▶ Collection entries:
#####
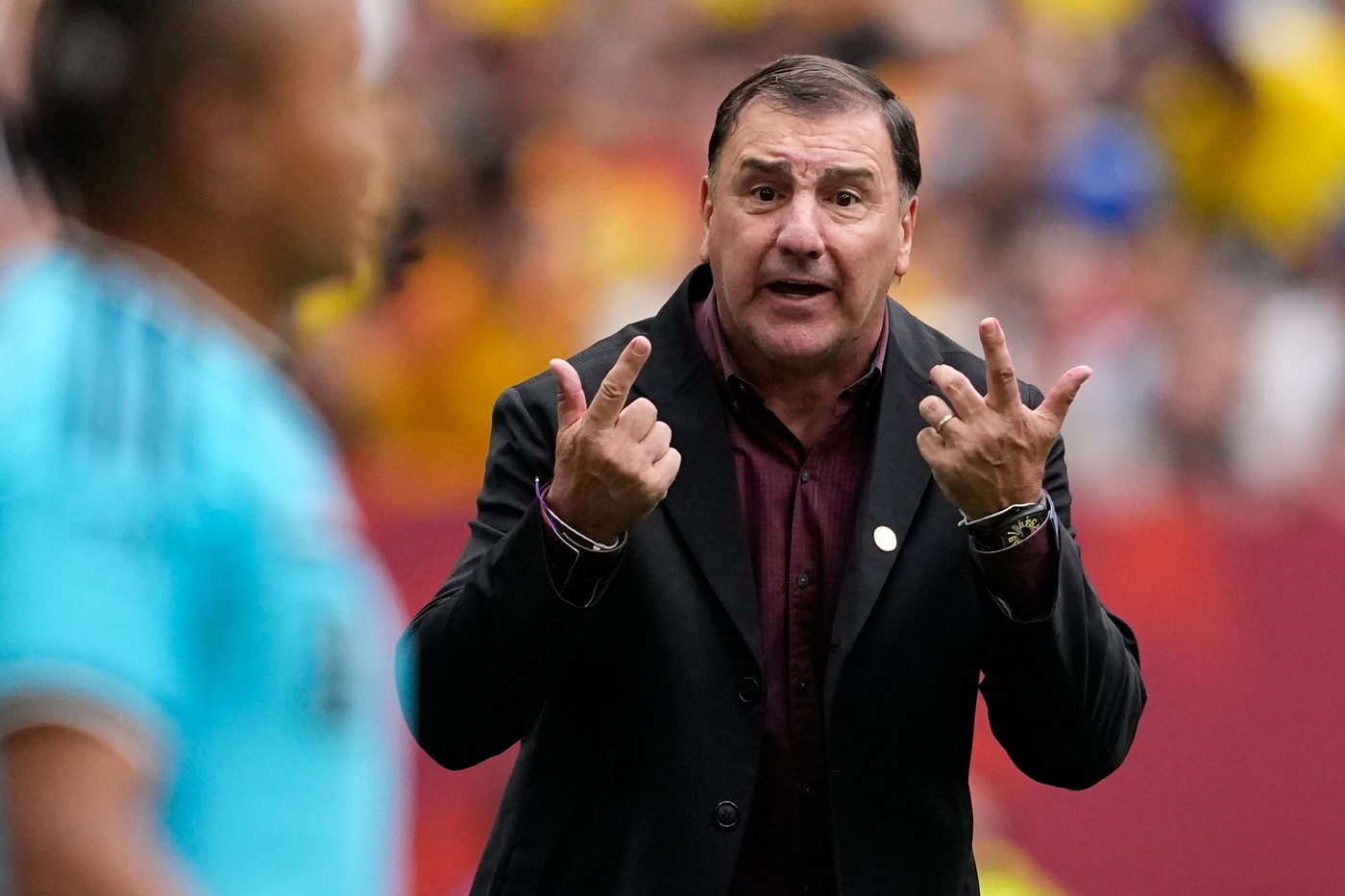 Nestor Lorenzo: Columbia a plătit pentru ratări în fața Elveției la CM 2026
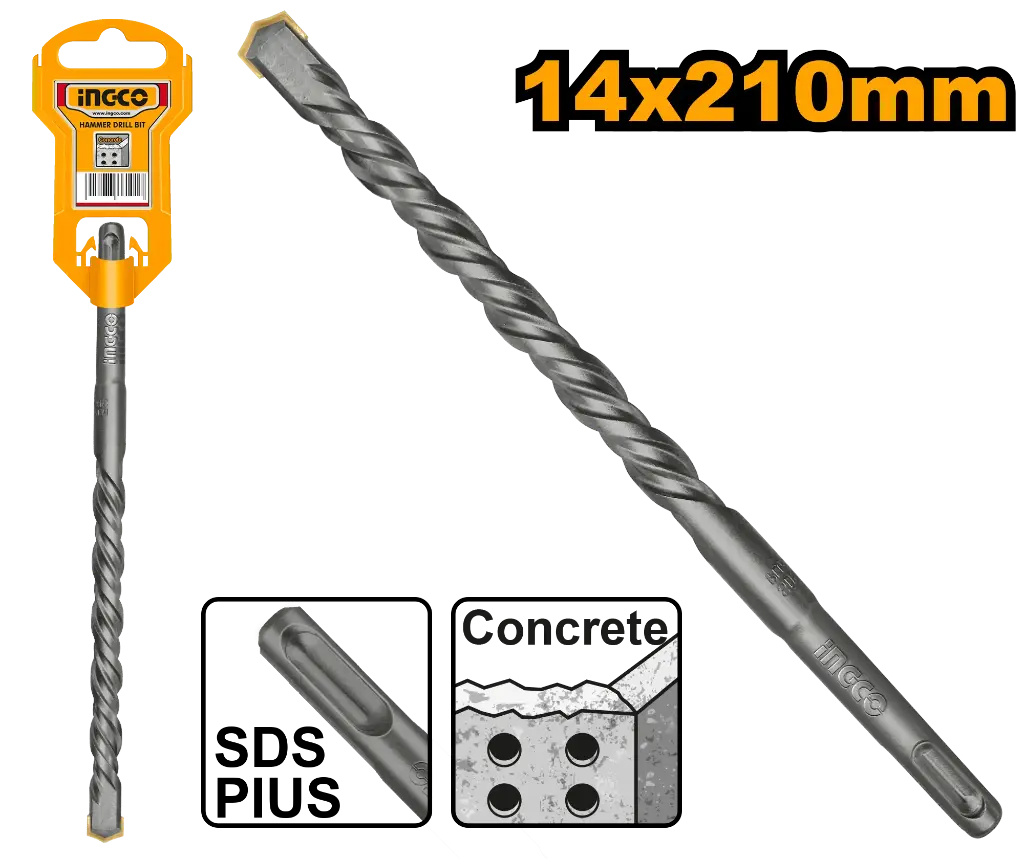 Ingco Sds Plus Hammer Drill [DBH1211402]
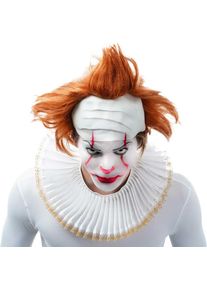 Perruque Halloween clown tueur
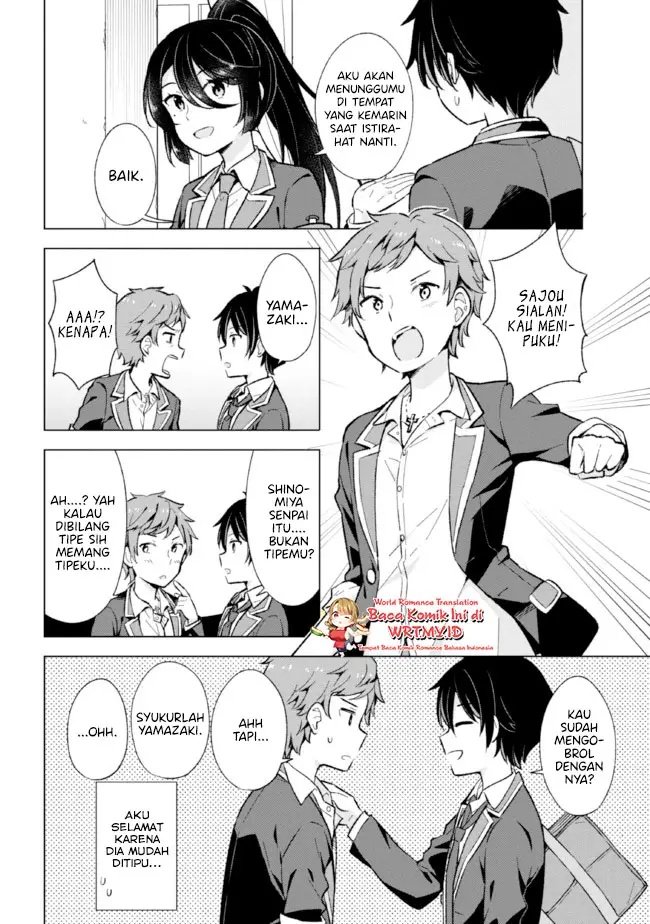 yumemiru-danshi-wa-genjitsushugisha - Chapter: 9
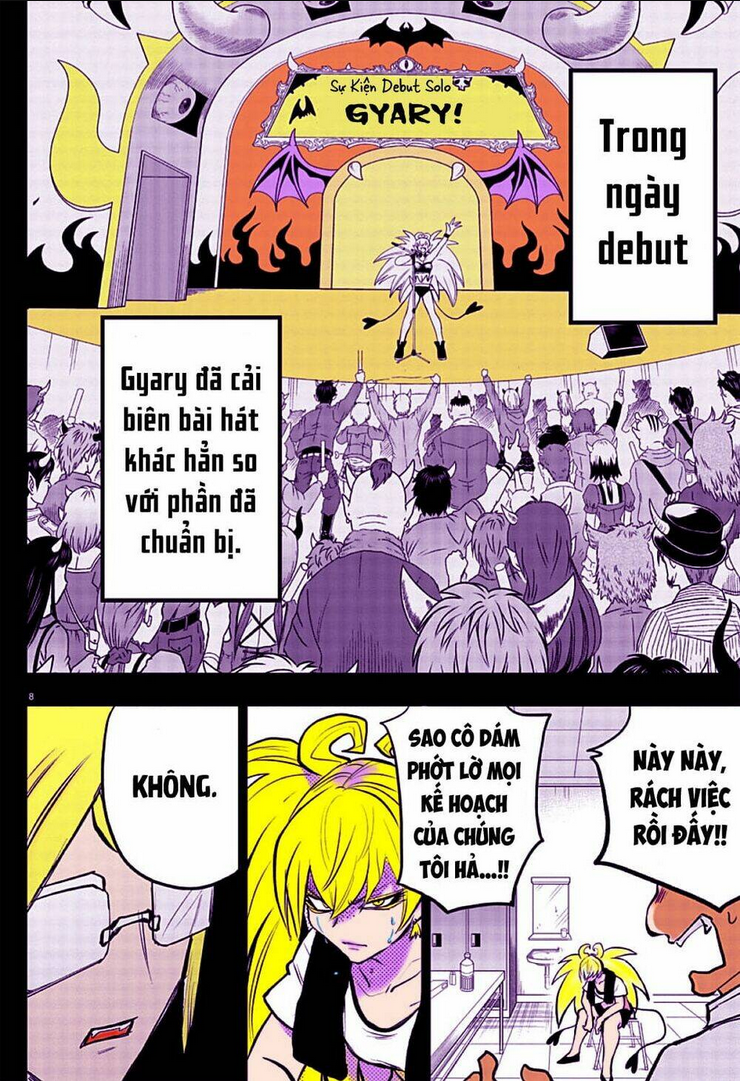 Chào Mừng Cậu Đến Trường Iruma-Kun Chapter 197.4 - 30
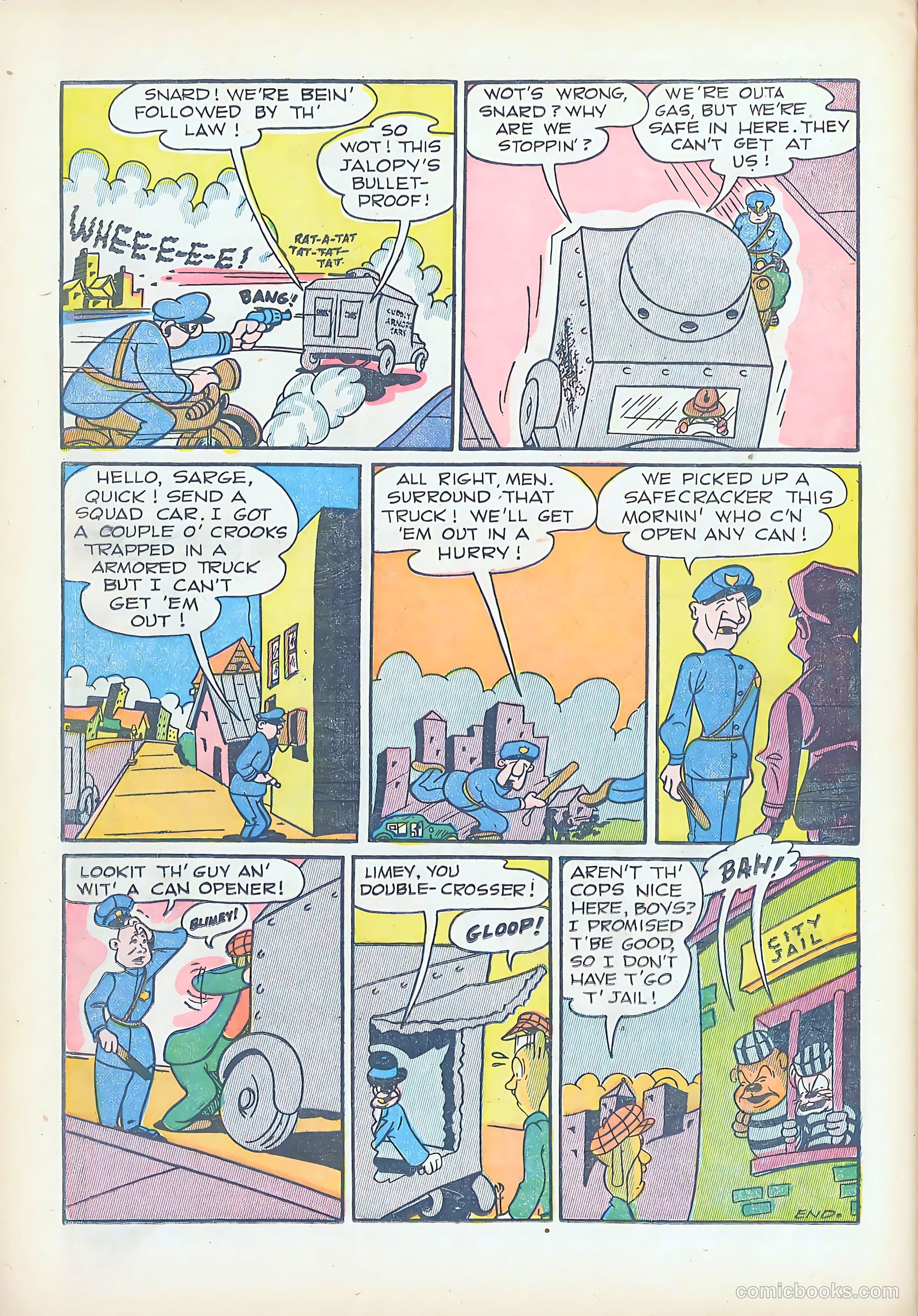 Jo-Jo Comics #1 — page 26 of 36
#####
Starting with the line that holds "yumemiru-danshi-wa-genjitsushugisha - Chapter: 9", print each line through the last one of the data exactly as written, but do not include the pictures.

▶ Solution:
 yumemiru-danshi-wa-genjitsushugisha - Chapter: 9
 Chào Mừng Cậu Đến Trường Iruma-Kun Chapter 197.4 - 30
 Jo-Jo Comics #1 — page 26 of 36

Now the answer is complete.